Monday, 30 March 2020 Written by James Lawson

Photo: Sam Hiscox

Sorry’s debut album, ‘925’, stands as their first foray into more established means of music delivery after initially making their presence known via songs and mixtapes trickling out of their North London bedrooms. But that may also be where their brief flirtation with the norm ends, because Sorry are not a conventional rock band.

The hip hop-inspired ‘925’ finds them moving further away from the sonic territories currently occupied by their London contemporaries such as Goat Girl or Shame. Off-kilter from the start, the tone of the album is established by the opening track, Right Around the Clock, as piano keys resembling drunken footsteps are chased by intermittent brass blasts.

It’s easy to become immersed in the dour atmosphere that Asha Lorenz’s voice croakily punctuates, but it soon becomes stale as it seeps through every moment on the album, creating a sense of monotony and repetition. 

Though many of the sounds here are refreshingly original, it’s hard to shake the feeling that the whole project is made up of the same building blocks.
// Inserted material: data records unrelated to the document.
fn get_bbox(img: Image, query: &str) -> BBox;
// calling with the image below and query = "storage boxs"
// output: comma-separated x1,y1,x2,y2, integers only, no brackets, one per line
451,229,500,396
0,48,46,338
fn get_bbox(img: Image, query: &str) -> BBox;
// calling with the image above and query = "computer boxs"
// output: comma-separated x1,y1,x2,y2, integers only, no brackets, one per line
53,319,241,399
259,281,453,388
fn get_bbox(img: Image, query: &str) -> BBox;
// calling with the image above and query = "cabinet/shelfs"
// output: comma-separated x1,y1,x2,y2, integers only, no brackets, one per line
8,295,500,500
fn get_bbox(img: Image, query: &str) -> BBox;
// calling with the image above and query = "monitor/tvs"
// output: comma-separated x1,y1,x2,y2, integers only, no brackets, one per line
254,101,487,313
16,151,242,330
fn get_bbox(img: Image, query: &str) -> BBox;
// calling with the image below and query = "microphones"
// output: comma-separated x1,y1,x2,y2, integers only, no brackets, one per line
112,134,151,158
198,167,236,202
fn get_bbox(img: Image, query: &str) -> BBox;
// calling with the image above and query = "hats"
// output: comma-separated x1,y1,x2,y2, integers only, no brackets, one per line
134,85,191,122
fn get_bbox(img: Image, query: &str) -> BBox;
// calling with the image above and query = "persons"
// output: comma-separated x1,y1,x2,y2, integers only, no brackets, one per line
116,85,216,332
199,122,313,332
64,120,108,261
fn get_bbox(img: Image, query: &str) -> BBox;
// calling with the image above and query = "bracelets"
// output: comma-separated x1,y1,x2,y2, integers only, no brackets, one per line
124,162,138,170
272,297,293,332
This creeping suspicion collides with the fact that some of the material on ‘925’ has already been released. The decision to include it here comes across with the same low effort effect as Louis O’Bryen’s occasional mumbles under the music. 
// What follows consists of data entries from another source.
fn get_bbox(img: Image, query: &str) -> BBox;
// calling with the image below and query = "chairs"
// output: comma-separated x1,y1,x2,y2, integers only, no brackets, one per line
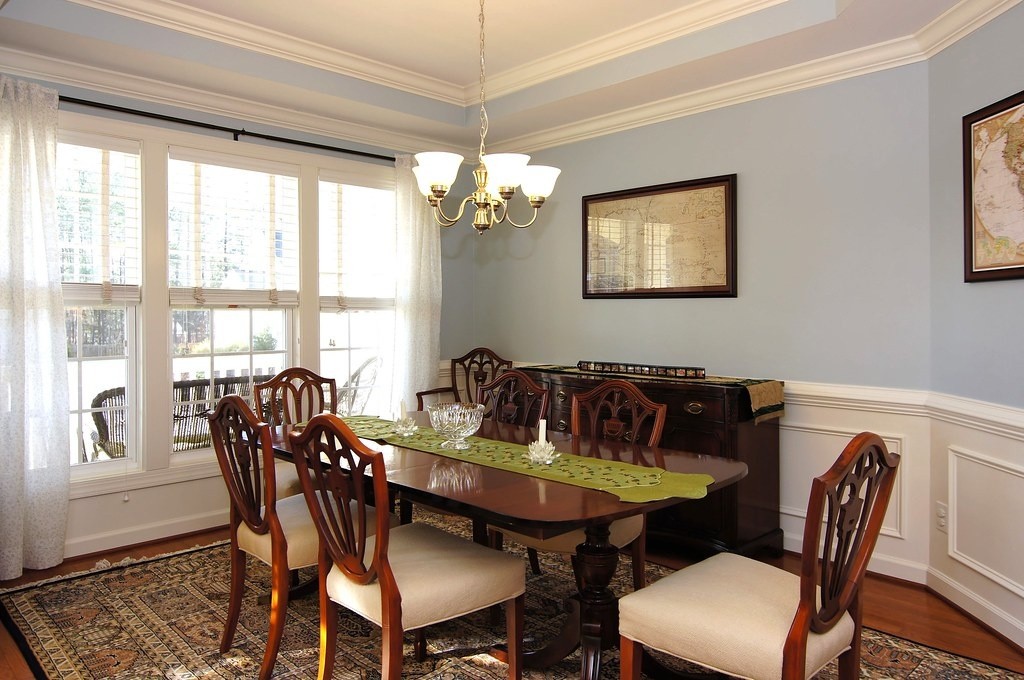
416,347,513,412
207,393,401,680
254,367,337,426
617,429,902,680
478,370,550,429
321,353,384,415
487,380,666,595
289,413,527,680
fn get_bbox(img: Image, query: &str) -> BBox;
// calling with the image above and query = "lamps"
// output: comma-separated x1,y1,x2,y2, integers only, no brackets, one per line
411,0,561,237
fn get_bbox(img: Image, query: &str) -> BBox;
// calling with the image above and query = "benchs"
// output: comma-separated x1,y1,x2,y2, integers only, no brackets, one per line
88,374,284,462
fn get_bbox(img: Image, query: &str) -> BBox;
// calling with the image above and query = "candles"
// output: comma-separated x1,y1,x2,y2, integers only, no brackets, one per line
538,419,547,447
But the parts of Sorry’s unorthodox writing practice that should inject a breath of fresh air to proceedings also fall short. When Tears For Fears and Louis Armstrong lyrics are ‘sampled’ on Right Around the Clock and As the Sun Sets, they are presented with a lack of guile that suggests empty borrowing over second hand inspiration.

It does have to be said that there are moments of brilliant light piercing ‘925’. The sudden rap of saxophone and snare on Rock ‘n’ Roll Star masterfully drills through the eardrums, and there’s a definite itch-scratching satisfaction to be found in the doom-laden riff at the heart of In Unison. This is not a bad album, but it disappointingly fails in its main objective of breaking free from formula.